LDAPv3 also includes a new type of bind operation, the SASL bind. SASL is an extensible, protocol-independent framework for performing authentication and negotiation of security parameters. With SASL, the client specifies the type of authentication protocol it wants to use. If the server supports the authentication protocol, the client and server perform the agreed-upon authentication protocol.

For example, the client could specify that it wants to authenticate using the Kerberos protocol . If the server knows how to speak the Kerberos protocol, it indicates this to the client that sends a service ticket for the LDAP service. The server verifies the service ticket and returns a mutual authentication token to the client. Whenever the Kerberos authentication completes, the SASL bind is complete and the server returns a success code to the client. SASL can also support multistep authentication protocols such as S/KEY.

Incorporation of SASL into LDAPv3 means that new authentication methods, such as smart cards or biometric authentication, can be easily implemented for LDAP without requiring a revision of the protocol.

The second authentication operation is the unbind operation. The unbind operation has no parameters. When a client issues an unbind operation, the server discards any authentication information it has associated with the client's connection, terminates any outstanding LDAP operations, and disconnects from the client, thus closing the TCP connection.

The abandon operation has a single parameter: the message ID of the LDAP operation to abandon. The client issues an abandon operation when it is no longer interested in obtaining the results of a previously initiated operation. Upon receiving an abandon request, the server terminates processing of the operation that corresponds to the message ID. The abandon request, typically used by GUI clients, is sent when the user cancels a long-running search request.

Note that it's possible for the abandon request (coming from the client) and the results of the abandoned operation (going to the client) to pass each other in flight. The client needs to be prepared to receive (and discard) results from operations it has abandoned but the server sent anyway. If you are using an LDAP SDK, however, you don't need to worry about this; the SDK takes care of this for you.

The LDAP Security Model

We've discussed three of the four LDAP models so far. We have a set of directory entries, which are arranged into a hierarchy, and a set of protocol operations that allow us to authenticate to, search, and update the directory. All that remains is to provide a framework for protecting the information in the directory from unauthorized access. This is the purpose of the LDAP security model.

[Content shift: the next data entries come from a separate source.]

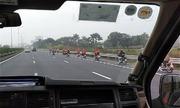 Đoàn 'phượt thủ' nối đuôi nhau chạy trên cao tốc: Sao xe máy qua được trạm BOT?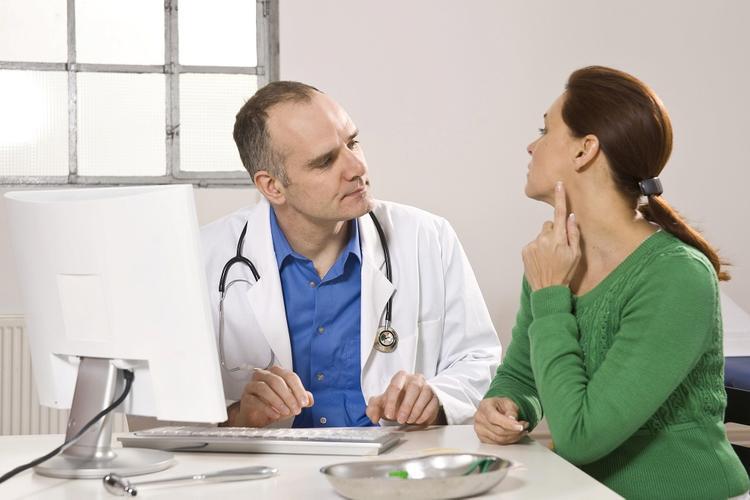 Пять явных сигналов организма человека о раке щитовидной железы назвали доктора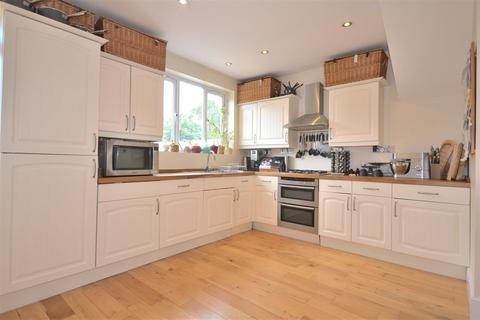 4 bedroom house to rent - Linkway, Raynes Park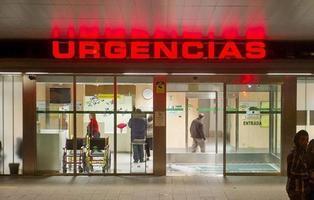 Muere un médico de Urgencias al tratar a 40 pacientes en una sola noche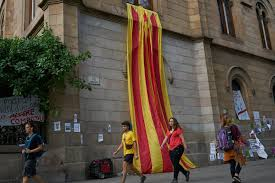 Texas Under Spain Flag Catalan Officials Are Squeezed As Madrid Tries To Stop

The security model relies on the fact that LDAP is a connection-oriented protocol. In other words, an LDAP client opens a connection to an LDAP server and performs a number of protocol operations on the same connection. The LDAP client may authenticate to the directory server at some point during the lifetime of the connection, at which point it may be granted additional (or fewer) privileges. For example, a client might authenticate as a particular identity that has been granted read-write access to all the entries in the directory. Before this authentication, it has some limited set of privileges (usually a default set of privileges extended to all users of the directory). After it authenticates, however, it is granted expanded privileges as long as the connection remains open.

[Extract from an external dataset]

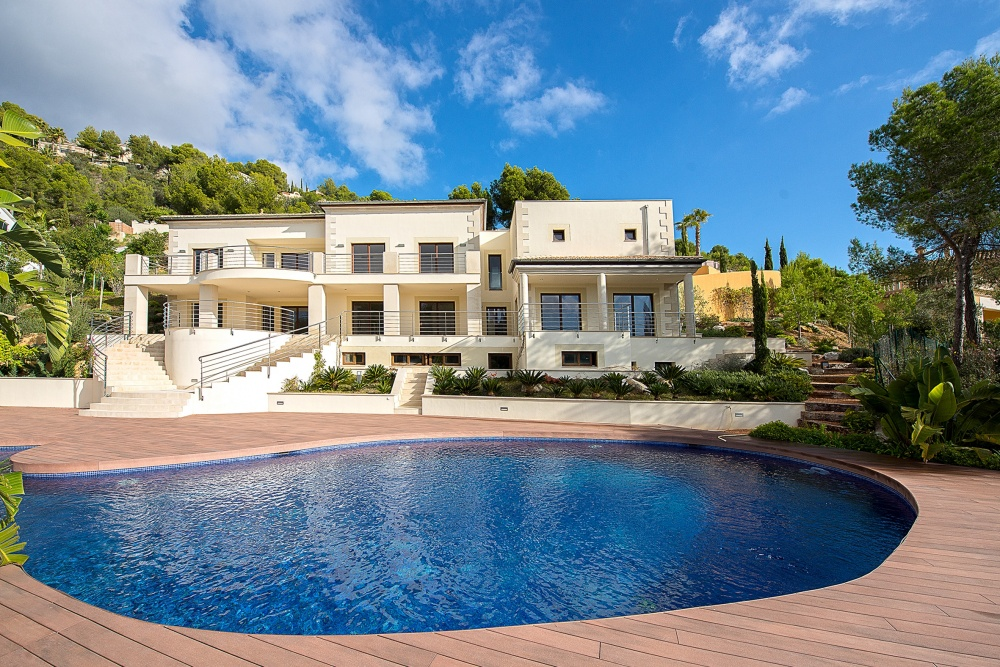 Lovely villa in Son Vida ideal for entertainment   This exclusive villa offers a main living area  where one can find two double bedrooms with an en-suite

What exactly is authentication? From the client's perspective, it is the process of proving to the server that the client is some entity. In other words, the client asserts that it has some identity and provides some credentials to prove this assertion. From the server's perspective, the process of authentication involves accepting the identity and credentials provided by the client and checking whether they prove that the client is who it claims to be.

To illustrate this abstract concept with a concrete example, let's examine how LDAP simple authentication works. In simple authentication, an LDAP client provides to an LDAP server a distinguished name and a password, which are sent to the server in the clear (not hashed or encrypted in any way). The server locates the entry in the directory corresponding to the DN provided by the client and checks whether the password presented by the client matches the value stored in the userpassword attribute of the entry. If it does, the client is authenticated; if it does not, the authentication operation fails and an error code is returned to the client.

The process of authenticating to the directory is called binding . An identity is bound to the connection when a successful authentication occurs via the bind operation we introduced in the previous section. If a client does not authenticate, or if it authenticates without providing any credentials, the client is bound anonymously. In other words, the server has no idea who the client is, so it grants some default set of privileges to the client. Usually, this default set of privileges is very minimal. In some instances, the default set of privileges is completely restrictive ”no part of the directory may be read or searched. How you treat anonymously bound clients is up to you and depends on the security policy appropriate to your organization. You can find more information on security and privacy in Chapter 11, "Privacy and Security Design."

There are many different types of authentication systems available that are independent of LDAP. LDAP version 2 supported only simple authentication, in which a DN and password are transmitted in the clear from the client to the server.

Note

The previous statement is not completely correct because LDAPv2 also supported Kerberos version 4 authentication, which does not require that passwords be sent in the clear. However, KerberosV4 was not commercially successful and has been superseded by Kerberos version 5. Kerberos support was therefore dropped from the core LDAPv3 protocol, although it's entirely feasible to support it via an SASL mechanism.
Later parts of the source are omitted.